Господин Набуки закрыл глаза и мысленно сосчитал до десяти, пытаясь успокоиться. Когда это не помогло, он сосчитал до десяти еще раз и только после этого открыл глаза. Никакого спокойствия не было и в помине господин Набуки был вне себя. Как можно было допустить такую оплошность?! Пригласить девчонку на ужин, да не куда-нибудь, а именно сюда, и не когда-нибудь, а как раз сегодня! Пригласить вместе с женихом, этим студентом Арихито, будущим юристом, а потом начисто позабыть об этом!

Полторы недели назад, когда служба безопасности „Набуки корпорейшн“ предоставила господину Набуки отчет, из которого следовало, что Арихито Таяма чист и не представляет для компании никакой угрозы, точный срок проведения московской акции еще не был известен. Господин Набуки пригласил секретаршу и ее жениха на ужин без всякой задней мысли: ему хотелось, во-первых, сделать девчонке приятное, а во-вторых, присмотреться к ее жениху, коль скоро он обещал ему место в юридическом отделе корпорации. Госпожа Окими была прекрасной сотрудницей, а после того, как она пыталась через адвоката Сигэцу помочь осужденному Рю Тахиро, господин Набуки заинтересовался ею всерьез. Похоже, Окими-сан была не только красивой женщиной, но и вышколенной секретаршей, и господин Набуки начал всерьез подумывать о том, чтобы заменить ею этого набитого дурака Томосава, который раздражал его с каждым днем все больше.

Посему не было ничего удивительного в том, что он пригласил секретаршу в гости вместе с ее женихом. Но до чего же неудачно все сложилось! Акция в Москве, которая по какой-то неизвестной причине дала сбой, этот убийца из русской контрразведки, а теперь еще и гости — и все в один день, даже в один вечер! Смутное ощущение, преследовавшее господина Набуки в последнее время, — ощущение, что на склоне лет судьба наконец от него отвернулась, навалилось на него с новой силой. Подобную забывчивость трудно было списать на возраст и загруженность срочными делами: это был знак свыше, и знак этот не сулил ничего хорошего.

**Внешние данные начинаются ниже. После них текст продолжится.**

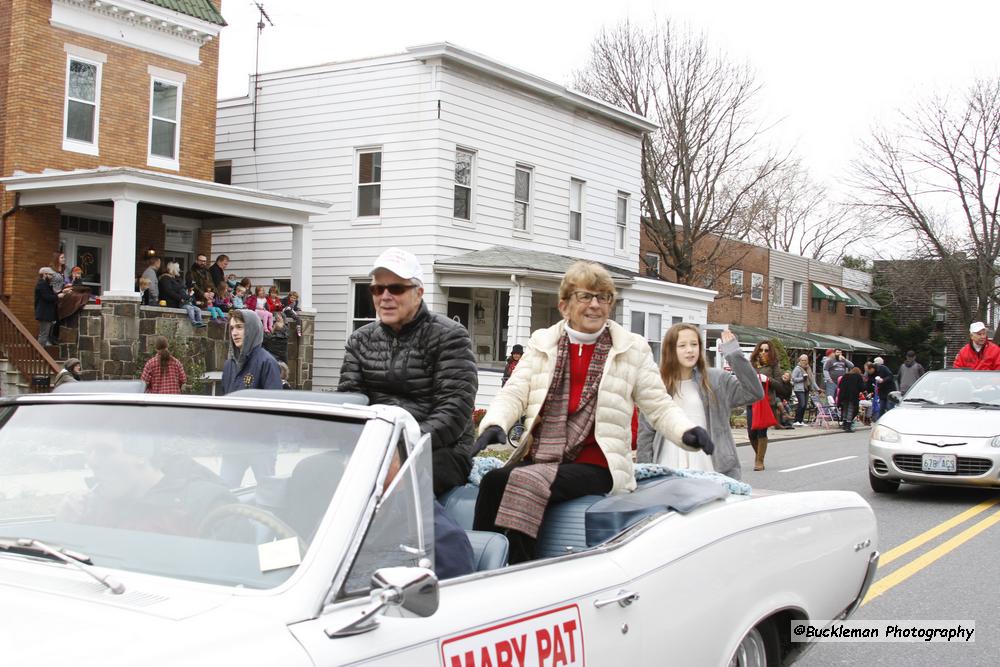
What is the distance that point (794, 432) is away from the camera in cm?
2419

„Девчонка тоже хороша, — подумал господин Набуки. — Могла бы, кажется, позвонить, прежде чем являться сюда вместе со своим дружком!“ Впрочем, он тут же постарался унять свое раздражение. Госпожа Окими была ни при чем: он сам пригласил ее, назначив точное время, а значит, в телефонном звонке не было никакой нужды.

Первым его побуждением было отменить приглашение и отправить секретаршу восвояси, но он тут же спохватился, вспомнив, что они находятся на самой северной оконечности Хоккайдо, а на дворе ведь не утро. Молодые люди проделали неблизкий путь, чтобы добраться сюда из Токио, и, несомненно, понесли определенные расходы, которые при их финансовом положении могли оказаться весьма значительными. К тому же отправить их сейчас обратно, даже не поговорив с ними, было бы с его стороны вопиющей невежливостью, которой они — во всяком случае, Окими-сан — ничем не заслужили.

Охранник все еще стоял у дверей, ожидая приказаний. Господин Набуки велел ему проводить гостей в дом и расплатиться с таксистом. Когда охранник ушел, шелестя широкими штанинами, господин Набуки встал и направился следом за ним, чтобы встретить гостей у дверей и принести подобающие извинения за задержку. По дороге он спохватился, кликнул прислугу и велел срочно накрывать ужин на три персоны, подумав при этом, что богатство все-таки имеет некоторые преимущества: по крайней мере, в доме всегда найдется чем попотчевать гостей.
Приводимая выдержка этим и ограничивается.